A Shropshire HR consultancy has welcomed plans to introduce flexible parental leave – on the proviso that the proposals don’t place an unworkable administrative burden on local businesses.
Justine Vaughan, Founder and Director of Shrewsbury-based Triangle HR, has backed the Coalition Government’s moves to encourage flexible working practices, but warned any shake-up must be simple for employers, especially smaller firms, to implement.
Earlier this week [Tuesday 13th November], Deputy Prime Minister Nick Clegg unveiled plans for a major overhaul to the laws regarding parental leave, which from 2015 would see both parents entitled to share up to a year’s leave after the birth of a child.
At present, new mothers are able to take a full 52 weeks off, nine months of which will be at statutory pay, while fathers are entitled to two weeks of statutory paternity leave of their own. Under Mr Clegg’s proposals, which are aimed at reversing the ‘clapped out rules’ he claims act as a barrier to women getting back into the workplace, the mother will take the first two weeks off after birth, with parents then being able to divide up the remainder of the maternity leave as they see fit, even taking time off together if they wish.

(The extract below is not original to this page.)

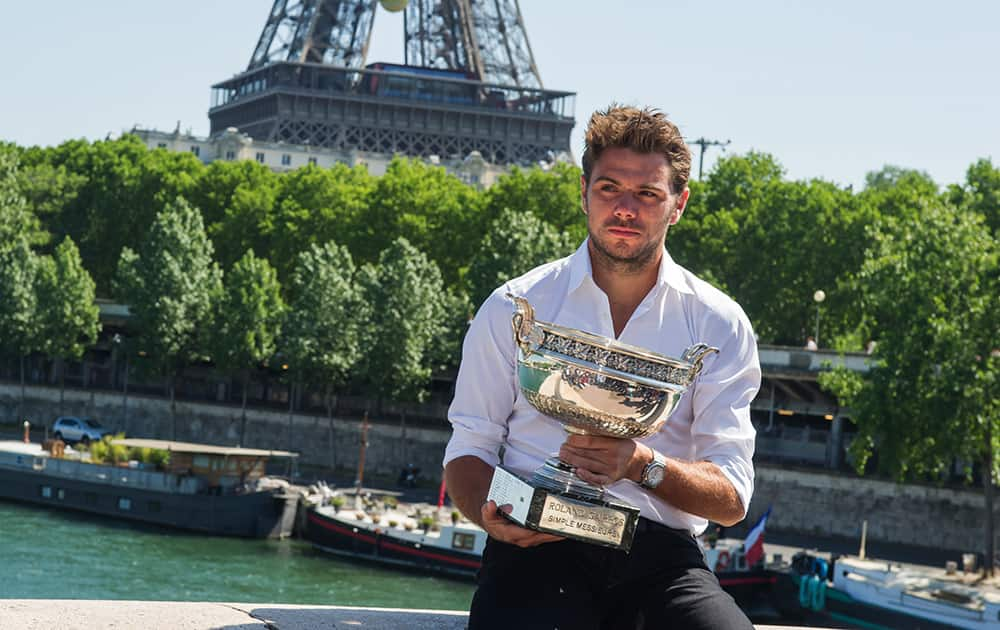 French Open Men's Singles champion Stan Wawrinka of Switzerland poses for a photo with his trophy in front of the Eiffel tower in Paris, France.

“This is a very forward-thinking initiative, particularly when taking into account the increased number of female entrepreneurs who run their own business, or who are actually the main ‘bread winners’ in their family,” Justine Vaughan commented. “However, the devil will very much be in the detail, and it’s essential that such changes are introduced in a way that will be fair to both the employer and the employee. Whereas parents will be given the right to take advantage of this greater flexibility and choice, it’s essential they are as open and honest with their employers as possible, to enable the appropriate cover to be scheduled. It’s also crucial that safeguards are put in place to prevent fathers from taking legal action seeking the same rights as mothers.”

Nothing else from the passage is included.